Budapest is famous for their thermal baths, so why not start the day off at the largest medicinal bath and one of the largest public baths in Europe? There are 18 pools, but the 15 inside pools are the ones that are spring fed. The architecture is amazing in itself, and the pools are so warm you’ll stay in them until you begin pruning.
Second stop: The Dohány Street Synagogue
I’m currently enrolled in a World Religion class in Florence, and when learning about Judaism, my professor mentioned that the largest synagogue in Europe and the second largest in the world is located in Budapest. Because I had already visited the synagogue in Florence and was taken aback by the beauty, I knew I had to see the one in Budapest.
Third stop: Freedom Square
A very controversial statue about World War II is situated in Freedom Square: an eagle with the date 1944, resembling the one on the German coat of arms, hovers over the Archangel Gabriel, a symbol of Hungary. Hungary lost independence March 19, 1944 and did not regain it until 1989-1990. On the sidewalk in front of the statue is a row of personal items belonging to some of the Hungarian Jews who died in the Holocaust in remembrance of those who lost their lives.
Fourth stop: The Citadel
While the citadel and the liberty statue are very cool to see, the panoramic view of Budapest is amazing. The Danube River separates Budapest, and the side with the citadel used to be called Buda and the side with the synagogue was called Pest.

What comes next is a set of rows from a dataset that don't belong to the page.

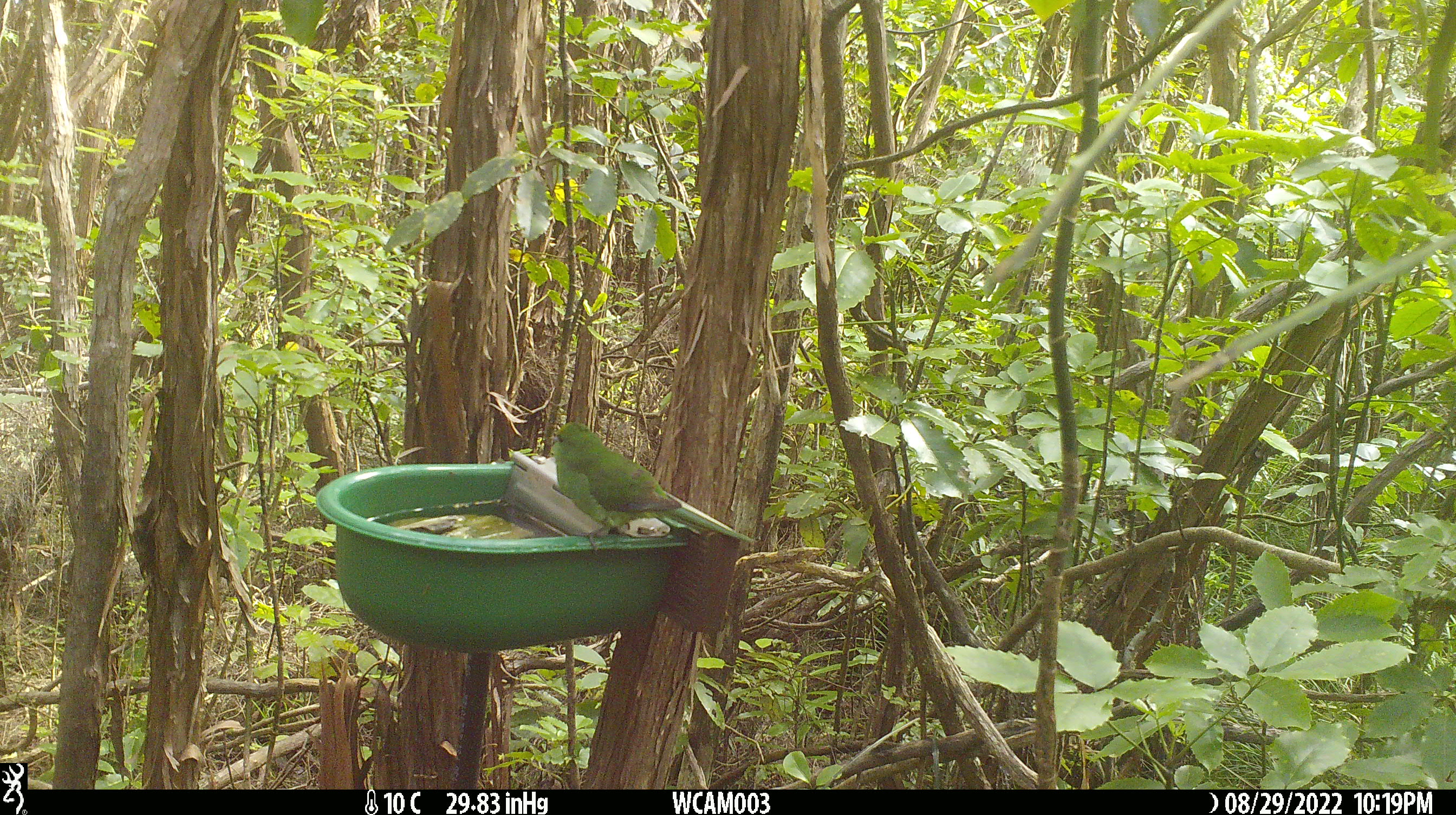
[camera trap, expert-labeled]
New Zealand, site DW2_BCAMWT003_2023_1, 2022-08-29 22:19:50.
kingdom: Animalia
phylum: Chordata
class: Aves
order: Psittaciformes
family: Psittaculidae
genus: Cyanoramphus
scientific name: Cyanoramphus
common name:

Fifth stop: The Danube River
I then took a cruise down the Danube River and was able to get a completely different perspective of the city.
After the cruise, I walked down the Danube and saw an incredibly moving memorial. There are 60 pairs of shoes cast of iron inches from the river symbolizing those who were shot by the Arrow Cross Party during the Holocaust. The history of Budapest is very intriguing, and I kept being reminded that they gained their independence back a mere 25 years ago.
Following that moving experience, I walked to their Parliament where I was able to watch the sunset. Budapest is an incredible city, and I would recommend going for more than 24 hours so you can truly take it all in.